→ **Instructions to follow**:
Return all of the entries below, word for word. Omit each picture.

→ **Provided data**:
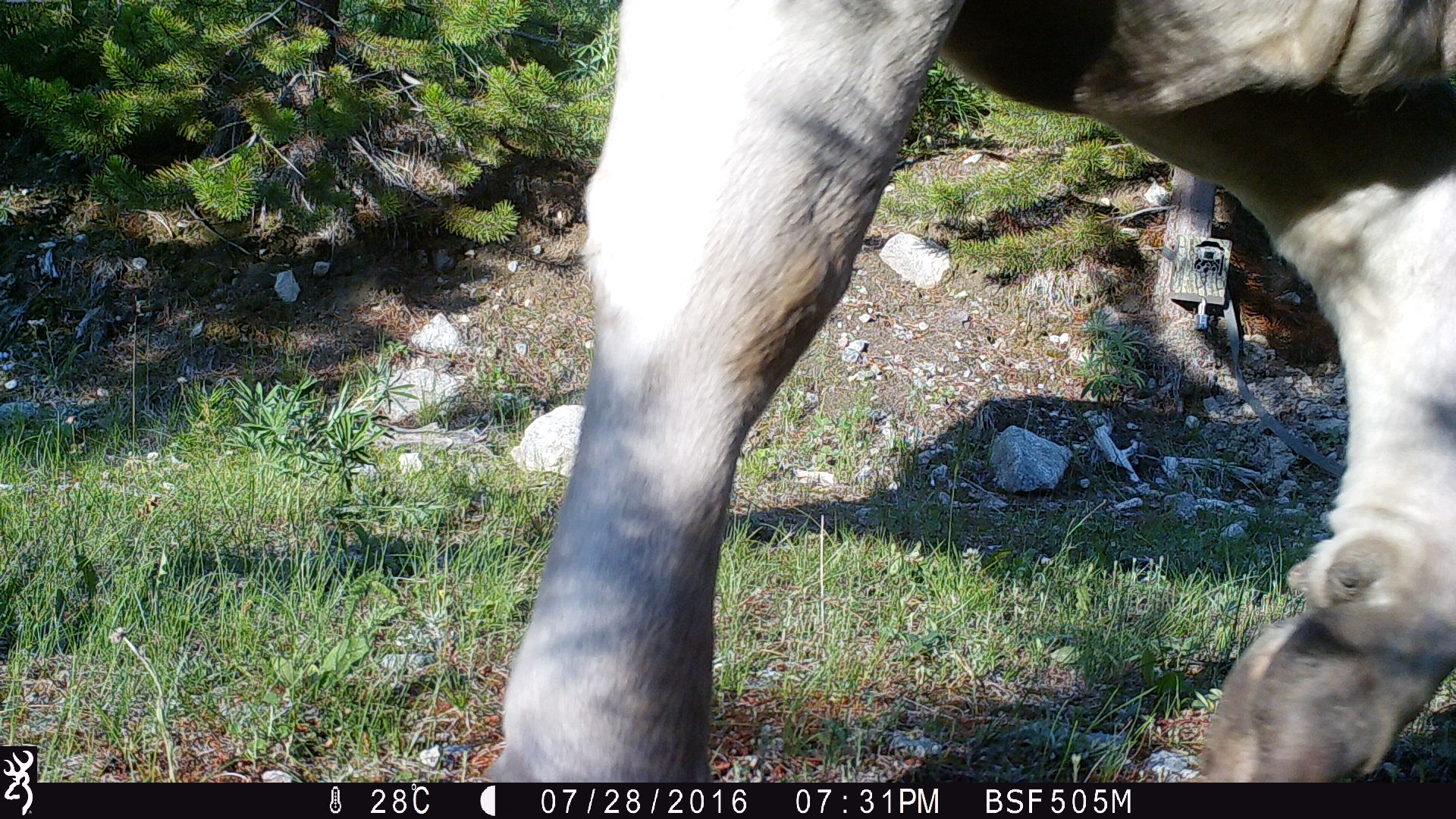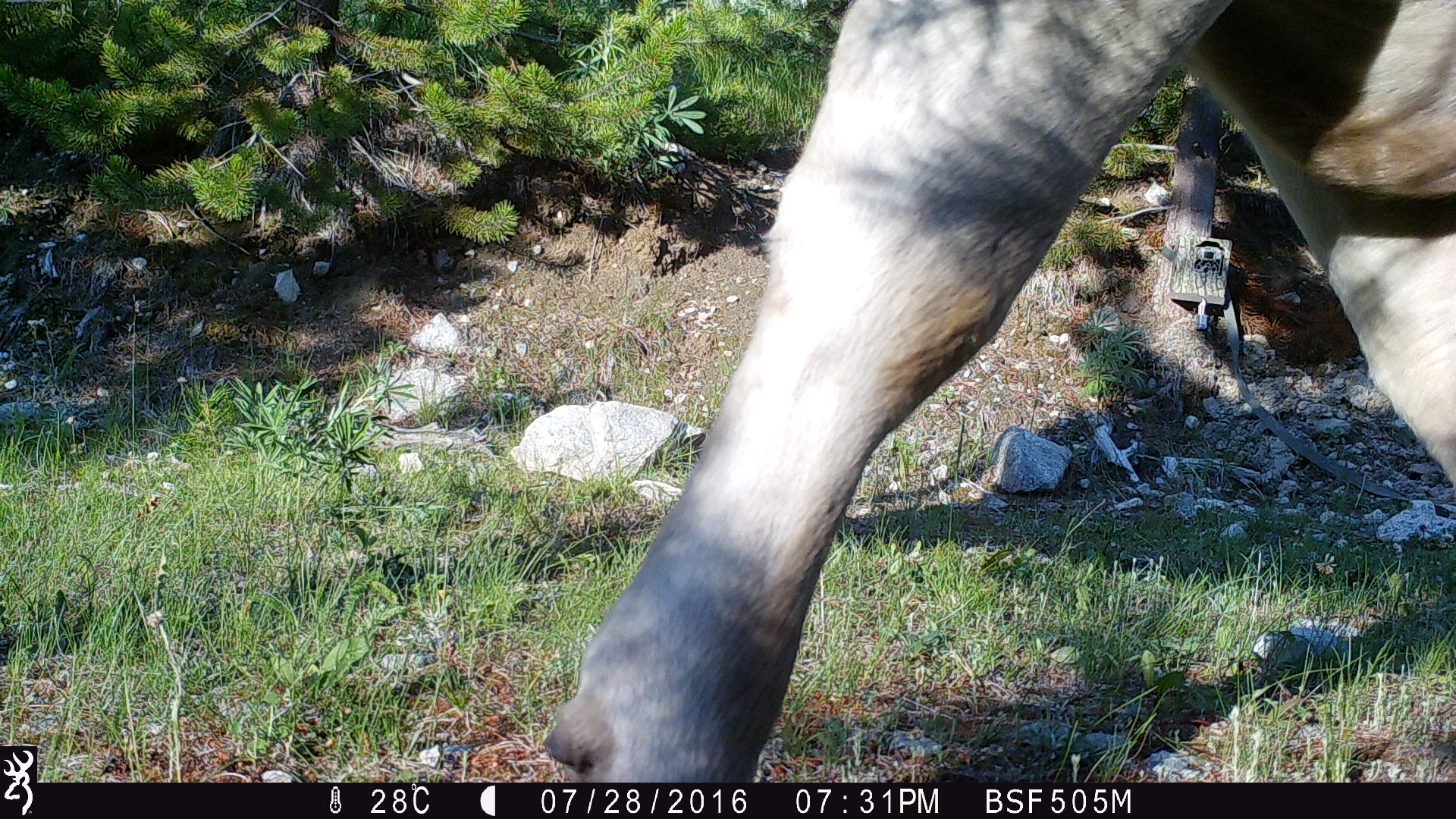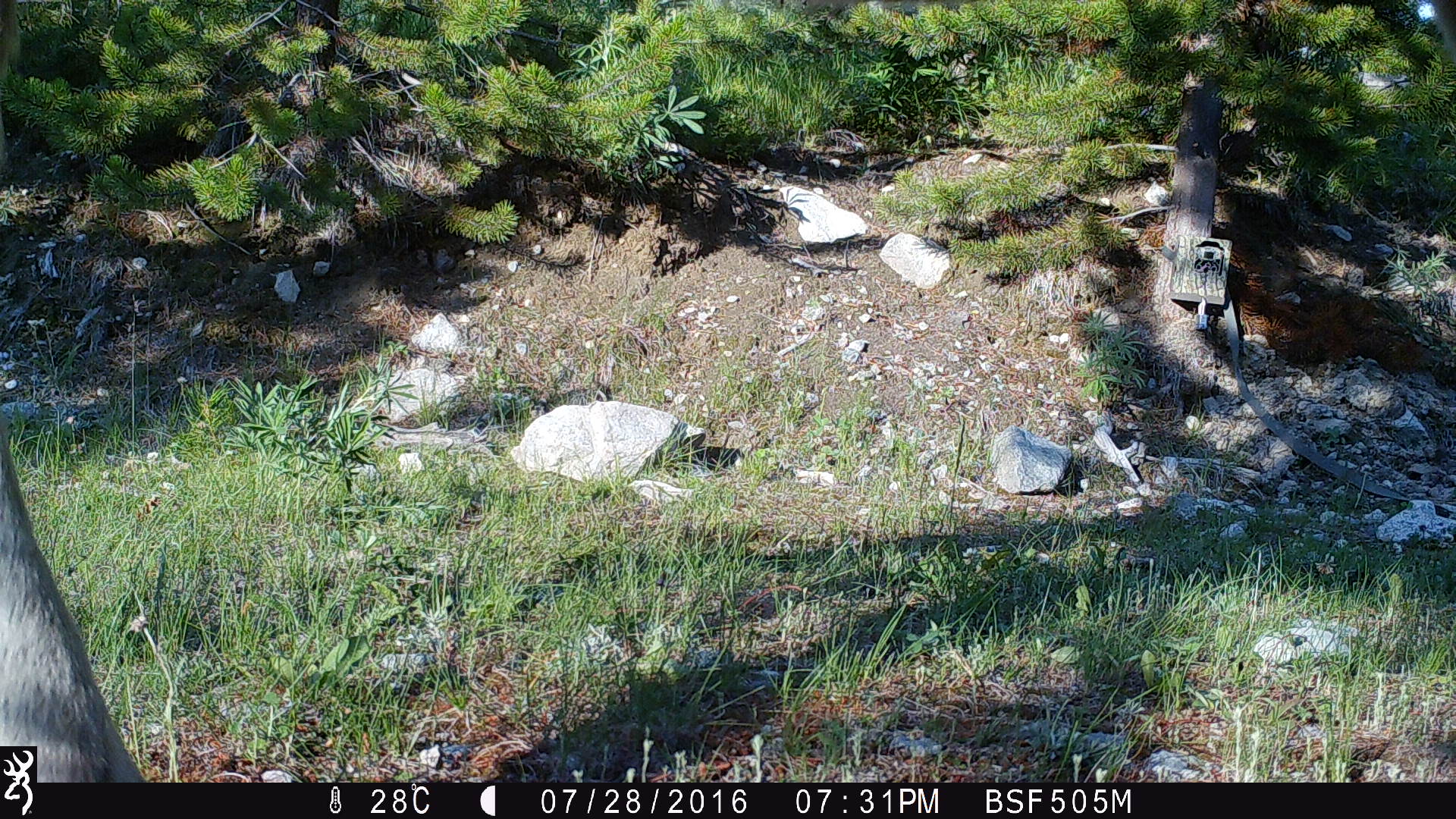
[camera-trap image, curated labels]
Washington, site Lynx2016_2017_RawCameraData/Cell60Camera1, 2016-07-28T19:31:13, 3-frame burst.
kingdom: Animalia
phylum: Chordata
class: Mammalia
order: Artiodactyla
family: Bovidae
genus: Bos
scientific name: Bos taurus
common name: domestic cattle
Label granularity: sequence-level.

→ **Exercise output**:
[camera-trap image, curated labels]
Washington, site Lynx2016_2017_RawCameraData/Cell60Camera1, 2016-07-28T19:31:13, 3-frame burst.
kingdom: Animalia
phylum: Chordata
class: Mammalia
order: Artiodactyla
family: Bovidae
genus: Bos
scientific name: Bos taurus
common name: domestic cattle
Label granularity: sequence-level.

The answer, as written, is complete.